* 課題一覧 *
(A) 映画紹介文によると、物語の舞台となる町の名前は何ですか。
(B) 映画紹介文の最後の文に続けて、その先を書いてください。
=== 本文 ===
原 題:WHAT'S EATING GILBERT GRAPE(94年/米)
監 督:ラッセ・ハルストレム
原作・脚本:ピーター・ヘッジス
撮 影:スヴェン・ニクヴィスト
出 演:
ジョニー・デップ レオナルド・ディカプリオ ジュリエット・ルイス ケビン・タイ メアリー・スティーンバーゲン

監督ラッセ・ハルストレムと芸術的なカメラワークが印象的なスヴェニン・ニクヴィスト。
絵画を思わせる構図と、美しい田舎の風景に誰もが感動するだろう。私はもう何度となくこの映画を観ているのだが、その度にエンドーラを吹き抜ける風を肌で感じる。
きっとこの先も事あるごとにこの映画をプレイヤーにセットし、モニターに映し出される全てのものに感動し続けるだろう。



冒頭、なだらかな丘に延びる一本の道。
この道のかたわらでギルバートとアーニーは大道芸人達のトレーラーが通るのを待つ。銀色に輝くトレーラーの列は、アーニーのお気に入りだ。このシーンから、一気に映画の世界に引き込まれていった。丘に延びる道筋のように、この映画へとぐんぐん、ぐんぐん…。

舞台はアイオワ州にあるという「エンドーラ」という町。
風になびく木々や砂埃・貯水タンク・グローサリショップやアイスクリーム店・古びたトラック・畑に積まれた藁・幼少の頃から知っている町の人々…それら全てが一体となり、エンドーラという架空の町に命を吹き込んでいる。

物語はギルバートの日常を中心に、ベッキーという春風のような少女が登場することで、静かにゆっくりと動きだす。
=== 提供データ ===
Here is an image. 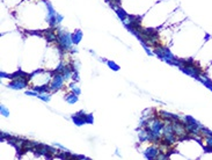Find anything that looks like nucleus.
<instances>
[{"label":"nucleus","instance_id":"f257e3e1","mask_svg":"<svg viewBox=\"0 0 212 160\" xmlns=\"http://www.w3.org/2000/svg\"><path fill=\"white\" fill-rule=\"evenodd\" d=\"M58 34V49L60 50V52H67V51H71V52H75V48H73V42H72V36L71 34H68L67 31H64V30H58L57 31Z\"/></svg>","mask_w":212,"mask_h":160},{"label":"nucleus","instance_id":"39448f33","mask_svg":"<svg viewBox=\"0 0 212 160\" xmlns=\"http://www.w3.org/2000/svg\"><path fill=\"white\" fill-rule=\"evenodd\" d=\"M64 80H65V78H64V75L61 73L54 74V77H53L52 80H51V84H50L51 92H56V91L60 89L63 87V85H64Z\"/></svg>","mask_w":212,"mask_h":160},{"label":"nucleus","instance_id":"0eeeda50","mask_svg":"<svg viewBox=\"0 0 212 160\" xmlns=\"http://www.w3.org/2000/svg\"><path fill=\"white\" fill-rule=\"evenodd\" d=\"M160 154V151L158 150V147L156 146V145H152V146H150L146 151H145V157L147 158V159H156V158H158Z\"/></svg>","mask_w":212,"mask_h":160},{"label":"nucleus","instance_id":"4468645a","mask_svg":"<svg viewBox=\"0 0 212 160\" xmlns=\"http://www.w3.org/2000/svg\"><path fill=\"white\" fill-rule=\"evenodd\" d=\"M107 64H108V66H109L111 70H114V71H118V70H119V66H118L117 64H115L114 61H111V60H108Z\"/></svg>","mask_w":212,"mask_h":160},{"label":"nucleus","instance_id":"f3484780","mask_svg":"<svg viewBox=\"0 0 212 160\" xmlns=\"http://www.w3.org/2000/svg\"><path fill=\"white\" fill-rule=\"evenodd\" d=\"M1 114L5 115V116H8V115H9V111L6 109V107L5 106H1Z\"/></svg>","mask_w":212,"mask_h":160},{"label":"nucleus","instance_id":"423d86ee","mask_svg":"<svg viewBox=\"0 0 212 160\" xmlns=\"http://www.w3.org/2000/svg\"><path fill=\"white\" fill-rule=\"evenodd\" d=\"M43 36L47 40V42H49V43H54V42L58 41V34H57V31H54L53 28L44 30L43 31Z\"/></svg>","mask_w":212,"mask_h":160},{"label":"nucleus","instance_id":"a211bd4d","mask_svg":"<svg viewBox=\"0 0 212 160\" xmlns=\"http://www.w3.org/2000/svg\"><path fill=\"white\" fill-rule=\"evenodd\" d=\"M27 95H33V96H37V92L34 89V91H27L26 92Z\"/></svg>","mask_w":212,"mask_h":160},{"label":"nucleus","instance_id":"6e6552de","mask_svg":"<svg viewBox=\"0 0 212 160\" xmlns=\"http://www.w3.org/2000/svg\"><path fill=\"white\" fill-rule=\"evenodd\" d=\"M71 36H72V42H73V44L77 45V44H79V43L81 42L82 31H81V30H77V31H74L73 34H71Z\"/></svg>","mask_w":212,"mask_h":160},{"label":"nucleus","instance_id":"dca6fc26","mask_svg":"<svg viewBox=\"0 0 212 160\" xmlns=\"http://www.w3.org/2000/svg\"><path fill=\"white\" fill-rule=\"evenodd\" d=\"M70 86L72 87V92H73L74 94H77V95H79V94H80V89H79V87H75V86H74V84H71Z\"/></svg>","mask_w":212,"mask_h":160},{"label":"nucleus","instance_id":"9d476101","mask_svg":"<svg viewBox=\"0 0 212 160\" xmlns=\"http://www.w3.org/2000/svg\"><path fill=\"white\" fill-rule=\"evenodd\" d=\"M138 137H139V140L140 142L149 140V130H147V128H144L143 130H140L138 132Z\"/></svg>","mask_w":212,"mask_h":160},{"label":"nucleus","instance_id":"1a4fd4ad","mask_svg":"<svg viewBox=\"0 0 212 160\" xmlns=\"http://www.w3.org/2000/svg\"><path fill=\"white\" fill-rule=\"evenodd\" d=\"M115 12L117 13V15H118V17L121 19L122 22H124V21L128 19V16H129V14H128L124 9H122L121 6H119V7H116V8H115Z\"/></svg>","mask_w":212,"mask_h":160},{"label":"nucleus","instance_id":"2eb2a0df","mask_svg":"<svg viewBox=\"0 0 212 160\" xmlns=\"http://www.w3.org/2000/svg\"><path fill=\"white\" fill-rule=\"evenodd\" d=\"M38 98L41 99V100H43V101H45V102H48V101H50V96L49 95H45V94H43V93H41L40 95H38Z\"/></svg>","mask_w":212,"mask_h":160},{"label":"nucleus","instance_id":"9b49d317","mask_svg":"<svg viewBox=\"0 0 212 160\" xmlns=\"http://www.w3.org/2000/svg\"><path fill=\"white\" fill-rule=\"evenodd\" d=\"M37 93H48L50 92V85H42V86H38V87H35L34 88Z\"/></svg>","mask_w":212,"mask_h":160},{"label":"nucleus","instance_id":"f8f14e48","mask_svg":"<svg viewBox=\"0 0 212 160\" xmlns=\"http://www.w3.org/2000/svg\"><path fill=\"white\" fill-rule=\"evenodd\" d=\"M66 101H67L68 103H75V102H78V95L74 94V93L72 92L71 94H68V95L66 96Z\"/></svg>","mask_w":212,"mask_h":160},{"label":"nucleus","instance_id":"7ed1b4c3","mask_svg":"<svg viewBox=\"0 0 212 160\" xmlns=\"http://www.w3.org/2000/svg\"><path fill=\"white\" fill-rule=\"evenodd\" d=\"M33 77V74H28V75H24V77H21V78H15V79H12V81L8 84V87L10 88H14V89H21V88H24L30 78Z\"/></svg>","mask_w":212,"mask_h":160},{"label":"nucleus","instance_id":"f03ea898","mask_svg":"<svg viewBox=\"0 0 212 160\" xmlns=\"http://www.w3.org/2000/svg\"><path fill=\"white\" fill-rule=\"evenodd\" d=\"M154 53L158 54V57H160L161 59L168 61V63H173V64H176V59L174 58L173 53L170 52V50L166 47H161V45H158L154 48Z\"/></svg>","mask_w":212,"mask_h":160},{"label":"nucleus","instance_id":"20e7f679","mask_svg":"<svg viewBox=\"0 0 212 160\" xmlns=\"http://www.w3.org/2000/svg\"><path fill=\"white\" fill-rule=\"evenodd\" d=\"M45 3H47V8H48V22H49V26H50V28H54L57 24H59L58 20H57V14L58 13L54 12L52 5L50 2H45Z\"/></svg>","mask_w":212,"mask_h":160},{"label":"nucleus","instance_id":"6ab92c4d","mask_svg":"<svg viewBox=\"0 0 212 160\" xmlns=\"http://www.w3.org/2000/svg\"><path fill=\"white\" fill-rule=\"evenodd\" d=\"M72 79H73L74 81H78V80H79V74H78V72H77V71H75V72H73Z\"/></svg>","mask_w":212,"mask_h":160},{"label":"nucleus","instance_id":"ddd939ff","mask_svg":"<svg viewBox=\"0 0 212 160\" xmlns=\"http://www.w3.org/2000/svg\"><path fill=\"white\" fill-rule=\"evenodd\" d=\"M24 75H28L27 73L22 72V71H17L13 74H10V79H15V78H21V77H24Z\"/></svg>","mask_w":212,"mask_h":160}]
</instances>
===
* 各課題の結果 *
(A) アイオワ州にあるという「エンドーラ」という町です。

(B)
台詞の一つ一つが印象的だ。中でも私が好きなのはこんな会話。
「彼女を忘れない?」
「あぁ」というギルバートとベッキーの会話。
ギルバートが年上の女性と不倫していたことを悟り、複雑な思いでベッキーは尋ねる。
「彼女を忘れない?」と、必要最小限の言葉で。
そして「あぁ」という彼の応えを聞き、やはりこの人は優しい人なんだと確信した瞬間のベッキーのあの表情!
なんであんな表情が出来るのでしょう?

この映画は、人生しがらみだらけのギルバートと知的障害を持つアーニー、そして春風のような少女ベッキーという三人の主要人物を、いかに自然に嫌味なく演じられるかで映画のクオリティが左右されたでしょう。
アーニー役など一歩間違えばピエロだ。
ところが、当時16歳のディカプリオ、嫌味なくサラリと軽やかに演じています(この映画で助演男優賞にノミネート)。

この映画以降、三人とも出演作が後を断たないのは知っての通り。
ここでの共演がきっかけで「バスケットボール・ダイアリー」で再び顔を合わせたディカプリオとジュリエットは、そこでも素晴らしい演技を披露してくているし、「太陽と月に背いて」でのディカプリオはヴェルレーヌの愛人・ランボーを堂々と演じており、風格すら感じたものです。その後の活躍は。。。そう、大スターになっちゃいましたね、ディカプもデップも(笑)。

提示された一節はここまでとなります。